Growing up my best friend’s dad was alcoholic. He got off work at 3 and walked in the back door at 3:10, picked up a big bottle of bourbon and a glass, set his lunch pail on the counter, and sat down at on the sofa in the living room. He said not a word and everyone knew not to talk to him. Once he started drinking he was a wild card. Some times he would talk to us four girls in the house and his wife plus his mother lived with them. But sometimes he just drank and stared at the TV, even talking to it sometimes. Dinner was at 6:30 after the news. Not 6:31. I was there one night for dinner and the mom was still putting the food on the table at 6:30 and he started throwing the bowls of food on the wall. So he was not rational sober or drunk during the years he was drinking. After I was grown he almost died from something, I don’t remember exactly what it was, but he didn’t start drinking again when he got home. I had married and left the neighborhood at that time but I was told that his hands were shaky but he was a really sweet old man. He did die a few years before his wife and until the day she died she never regretted staying with him. She said eventually she got her husband back. I just mention because we don’t hear of that too much anymore. Commitment through good and bad, sickness and health, is harder than it sounds.

Alas, I strayed. Sorry. ;)

Dutchess_lll's avatar

@Sagacious…that was a sad story. Thanks for sharing.

Sagacious's avatar

@Dutchess_lll Sad to us, but to his family the end was happy. I was sorry I never visited much after I moved out of the area.

zenvelo's avatar

No more or less than most people. Most people act irrationally at times.

An alcoholic who does not drink, but is not actively working on a positive recovery is often said to be on a “dry drunk”; full of anger and resentment with no positive way to process the emotions.
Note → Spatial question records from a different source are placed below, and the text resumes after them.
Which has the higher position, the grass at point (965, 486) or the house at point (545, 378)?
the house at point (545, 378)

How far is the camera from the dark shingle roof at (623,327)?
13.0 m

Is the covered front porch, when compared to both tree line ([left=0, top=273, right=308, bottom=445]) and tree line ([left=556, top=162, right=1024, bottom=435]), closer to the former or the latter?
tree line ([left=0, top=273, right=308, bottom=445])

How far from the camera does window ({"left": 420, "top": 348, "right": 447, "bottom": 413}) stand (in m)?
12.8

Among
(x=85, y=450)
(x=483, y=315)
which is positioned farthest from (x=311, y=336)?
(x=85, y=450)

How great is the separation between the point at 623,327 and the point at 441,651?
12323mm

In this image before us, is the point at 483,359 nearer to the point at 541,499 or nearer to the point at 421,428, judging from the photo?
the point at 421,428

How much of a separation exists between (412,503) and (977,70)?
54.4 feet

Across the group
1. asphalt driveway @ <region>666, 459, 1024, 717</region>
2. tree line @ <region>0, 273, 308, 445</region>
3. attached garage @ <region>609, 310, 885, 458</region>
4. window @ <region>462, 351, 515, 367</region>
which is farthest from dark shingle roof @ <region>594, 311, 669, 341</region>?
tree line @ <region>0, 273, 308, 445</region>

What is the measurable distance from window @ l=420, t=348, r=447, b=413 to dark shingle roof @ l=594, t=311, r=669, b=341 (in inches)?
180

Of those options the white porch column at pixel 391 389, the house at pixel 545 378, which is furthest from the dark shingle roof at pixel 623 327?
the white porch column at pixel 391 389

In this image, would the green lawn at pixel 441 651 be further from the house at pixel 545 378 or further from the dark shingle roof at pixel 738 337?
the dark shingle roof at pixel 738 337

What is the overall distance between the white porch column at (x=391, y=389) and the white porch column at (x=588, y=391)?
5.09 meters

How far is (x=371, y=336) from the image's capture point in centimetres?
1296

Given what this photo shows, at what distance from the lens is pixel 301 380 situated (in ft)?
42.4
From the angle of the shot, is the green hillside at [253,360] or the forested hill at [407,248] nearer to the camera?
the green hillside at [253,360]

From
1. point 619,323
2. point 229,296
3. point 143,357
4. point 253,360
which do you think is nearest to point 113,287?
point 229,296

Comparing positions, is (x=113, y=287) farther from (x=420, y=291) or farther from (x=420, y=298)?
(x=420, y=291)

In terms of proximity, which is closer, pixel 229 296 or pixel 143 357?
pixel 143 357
That behavior may appear as irrational to others.

Sagacious's avatar

I was very close to someone who drank for I think about ten years and then he quit smoking cigarettes and drinking. I didn’t know him before he stopped. I didn’t find him irrational, but that’s really my only experience of being close to an ex-drinker. I don’t like to hear people call someone a drunk. I know you didn’t do that. I’m just mentioning it. @zenvelo

Dutchess_lll's avatar

Thanks @zenvelo. That’s what I think I deal with with my little sister, what I sometimes dealt with my mom…but she’s dead. But.. she was still irrational after she quit drinking and left us.
And my sister is certain that she’s on some esoterical plane that none of us mere mortals can comprehend.

Dutchess_lll's avatar

And…my sister (and my Mom) used to gear up like jet engines getting ready to blast us. Hard. And then we got 5 minutes of screaming hell. Invariably we failed in the conversation.
Of course we walked on egg shells when we were having a normal, neutral conversation to try and not upset them.

Tropical_Willie's avatar

I worked in a Psych hospital while in college, we had a patient with something like this Wernicke-Korsakoff disorder.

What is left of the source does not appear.